## What to do
A - List every statement that the text on fraud myths and truths labels "Myth."
B - Carry on the text about fraud myths and truths, starting after its final sentence.

Myth - Bank staff might ask you for your PIN number or online banking password to check who you are when they call you.
Truth - Bank staff will never ask for your 4-digit card PIN number or online banking password when speaking with you over the phone. They would never ask you to tap them into the telephone keypad either.
Myth - When someone phones me, the caller number displayed must be genuine.
Truth - Numbers can easily be 'spoofed' to mislead the person answering the call, never trust the number you see on your telephone's display. And like telephone numbers, text messages can also be spoofed to look like they are coming from elsewhere- even if the text appears in the same chain as previous messages!
Myth - It’s ok to let people put money in my bank account even if I don’t know them and don’t really understand why they are transferring me the money.
Truth - Whether you do so in return for payment or out of a sense of duty, this is clearly a no-no. In letting someone else use your account, you might be laundering the proceeds of crime or aiding other crimes- thereby leaving yourself open to face prosecution.
Myth - Public wi-fi is secure and provides a safe forum in which I can do my online banking, shopping etc.
Truth - Any data sent through public Wi-Fi can easily be intercepted. If you are using a mobile device over public wi-fi, you are risking the security of your personal information, digital identity, and your money. Risks are even greater if your device or computer is not protected by an effective security system.
Myth - It is always safe to make charitable donations to street collectors or via charity mailing
Truth - Most collections are genuine but check before giving to make sure your money goes to genuine, registered charities
Further advice on safer giving can be found on the Charity Commission website
Myth - Downloading digital content illegally is harmless.
Truth - This type of crime is far from victimless and has serious repercussions. Doing so can result in money being used to fund the activities of serious organised crime groups and also has an adverse impact on creative industries and the UK economy.
Legitimate, high quality, content is easy to find, but if you want reassurance head to The content map to find out some of the options available.
Myth - Changing details on my insurance policy or making an inflated insurance claim is not really fraud as everyone does it, I won’t get caught and Insurers can afford it anyway.
Truth - Insurance fraud is a crime that is taken seriously by both insurers and police. The cost of fraud does not affect just insurers, but members of the public also. The chances of being caught are high and the impact on people’s lives notable, at the worst end of the spectrum innocent members of the public can be injured or even killed in deliberate collisions caused by fraudsters.

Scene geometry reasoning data

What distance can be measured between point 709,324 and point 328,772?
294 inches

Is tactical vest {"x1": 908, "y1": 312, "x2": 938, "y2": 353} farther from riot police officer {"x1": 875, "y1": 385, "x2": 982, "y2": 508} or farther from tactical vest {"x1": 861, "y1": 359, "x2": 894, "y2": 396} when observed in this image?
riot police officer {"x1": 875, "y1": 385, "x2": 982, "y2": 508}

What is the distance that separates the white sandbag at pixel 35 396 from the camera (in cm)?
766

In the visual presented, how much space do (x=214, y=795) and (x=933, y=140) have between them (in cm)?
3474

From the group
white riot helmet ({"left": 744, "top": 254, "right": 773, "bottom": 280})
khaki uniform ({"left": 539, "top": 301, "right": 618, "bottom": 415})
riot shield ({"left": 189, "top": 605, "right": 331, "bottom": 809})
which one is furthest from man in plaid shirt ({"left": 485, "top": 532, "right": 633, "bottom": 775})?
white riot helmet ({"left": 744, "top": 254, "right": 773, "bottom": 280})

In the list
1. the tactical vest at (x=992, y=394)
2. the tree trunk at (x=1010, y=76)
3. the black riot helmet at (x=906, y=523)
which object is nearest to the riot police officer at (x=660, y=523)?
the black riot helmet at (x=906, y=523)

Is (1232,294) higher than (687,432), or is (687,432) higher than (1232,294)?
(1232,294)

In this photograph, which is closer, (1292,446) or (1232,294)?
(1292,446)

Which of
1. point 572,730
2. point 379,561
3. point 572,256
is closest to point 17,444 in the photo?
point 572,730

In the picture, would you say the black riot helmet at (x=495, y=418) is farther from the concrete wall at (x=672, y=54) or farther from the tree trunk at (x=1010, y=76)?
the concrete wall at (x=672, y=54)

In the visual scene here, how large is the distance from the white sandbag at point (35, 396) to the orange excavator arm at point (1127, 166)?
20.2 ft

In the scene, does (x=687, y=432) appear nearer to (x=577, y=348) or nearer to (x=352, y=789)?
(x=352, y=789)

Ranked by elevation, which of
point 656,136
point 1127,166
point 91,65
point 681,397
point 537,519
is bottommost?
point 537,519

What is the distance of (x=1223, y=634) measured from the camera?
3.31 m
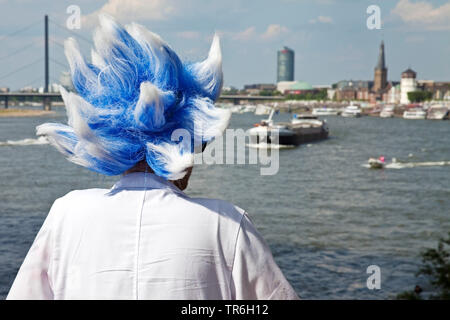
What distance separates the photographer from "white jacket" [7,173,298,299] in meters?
0.82

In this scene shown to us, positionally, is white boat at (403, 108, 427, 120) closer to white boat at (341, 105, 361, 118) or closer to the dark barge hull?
white boat at (341, 105, 361, 118)

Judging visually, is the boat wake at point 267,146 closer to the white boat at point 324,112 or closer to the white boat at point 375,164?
the white boat at point 375,164

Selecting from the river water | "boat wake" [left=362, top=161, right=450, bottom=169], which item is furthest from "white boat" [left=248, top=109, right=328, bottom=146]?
"boat wake" [left=362, top=161, right=450, bottom=169]

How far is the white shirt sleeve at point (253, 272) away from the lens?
82 cm

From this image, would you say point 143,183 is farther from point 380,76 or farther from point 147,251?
point 380,76

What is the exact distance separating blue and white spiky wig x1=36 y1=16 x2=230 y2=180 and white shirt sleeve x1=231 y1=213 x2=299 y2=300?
121 millimetres

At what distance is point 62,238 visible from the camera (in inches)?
34.1

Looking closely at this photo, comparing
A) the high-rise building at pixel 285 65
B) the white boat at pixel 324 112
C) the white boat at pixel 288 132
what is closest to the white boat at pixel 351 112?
the white boat at pixel 324 112

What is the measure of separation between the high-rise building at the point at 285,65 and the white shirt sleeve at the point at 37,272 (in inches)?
5491

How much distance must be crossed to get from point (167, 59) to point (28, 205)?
12.0 metres

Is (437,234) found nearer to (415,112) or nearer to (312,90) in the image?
(415,112)
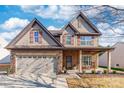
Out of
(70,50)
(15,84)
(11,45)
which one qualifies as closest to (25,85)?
(15,84)

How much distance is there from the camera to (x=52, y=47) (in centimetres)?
1738

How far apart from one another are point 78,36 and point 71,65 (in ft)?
6.63

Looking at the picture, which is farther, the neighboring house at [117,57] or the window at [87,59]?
the window at [87,59]

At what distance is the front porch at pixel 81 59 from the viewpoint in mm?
17672

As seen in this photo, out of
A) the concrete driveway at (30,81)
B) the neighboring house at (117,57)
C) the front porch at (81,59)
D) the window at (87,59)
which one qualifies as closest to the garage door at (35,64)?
the concrete driveway at (30,81)

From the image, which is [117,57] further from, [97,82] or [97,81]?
[97,82]

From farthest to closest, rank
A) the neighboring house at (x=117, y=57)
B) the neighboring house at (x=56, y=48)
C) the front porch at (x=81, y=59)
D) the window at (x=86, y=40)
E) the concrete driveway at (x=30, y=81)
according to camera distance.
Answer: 1. the window at (x=86, y=40)
2. the front porch at (x=81, y=59)
3. the neighboring house at (x=56, y=48)
4. the neighboring house at (x=117, y=57)
5. the concrete driveway at (x=30, y=81)

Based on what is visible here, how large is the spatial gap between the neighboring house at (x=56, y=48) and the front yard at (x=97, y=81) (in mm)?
1310

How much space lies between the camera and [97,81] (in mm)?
15711

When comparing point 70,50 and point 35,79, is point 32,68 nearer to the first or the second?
point 35,79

## Task-by-task outputs
A -
- Bank staff might ask you for your PIN number or online banking password to check who you are when they call you.
- When someone phones me, the caller number displayed must be genuine.
- It's ok to let people put money in my bank account even if I don't know them and don't really understand why they are transferring me the money.
- Public wi-fi is secure and provides a safe forum in which I can do my online banking, shopping etc.
- It is always safe to make charitable donations to street collectors or via charity mailing.
- Downloading digital content illegally is harmless.
- Changing details on my insurance policy or making an inflated insurance claim is not really fraud as everyone does it, I won't get caught and Insurers can afford it anyway.

B -
Myth - Money Transfer Systems are always safe ways of making payments
Truth - This is only the case if you personally know and can verify the person that you are sending the money to; you should never use these services to send money or payment to somebody you do not know, as once the cash is collected, the recipient is untraceable and the money is not refundable.
Myth - If I have anti-virus installed on my device (PC, Mobile, Tablet) I am fully protected from viruses
Truth – Not true - whilst anti-virus provides a very strong layer of protection to your device it can still be by-passed by sophisticated viruses aka malware. Users should still keep a cautious mind when confronted with unusual requests for personal information from a pop up or on any website they visit.
Myth - I can always trust the people I meet on online dating sites as they will have been vetted before being allowed to join.
Truth - Always be cautious about the people you meet online, especially if they start asking for money to help a family member, to visit you or pay medical bills etc. Never send money or give credit card or online account details to anyone you don’t know and trust.
Myth - It doesn’t really matter what information I post on social media sites as only my friends can read it
Truth - By getting your privacy settings wrong or accepting people you don’t know as friends, you may be giving fraudsters valuable information about you and your habits. Personal details can be used to guess passwords, habits and vulnerabilities so you need to check your social media settings regularly. All personal information is valuable and fraudsters are very good at filling in the missing information.
Myth - There’s nothing in my personal emails that anyone would care about.
Truth - Hackers can use your email to gain access to all your personal accounts. Make your password stronger with three random words.
Myth - If a company has a registered website then it must be legitimate.
Truth - It takes just minutes to set up a website in any name you want and at minimal cost which means fraudsters can set-up as website just as easily as anyone else.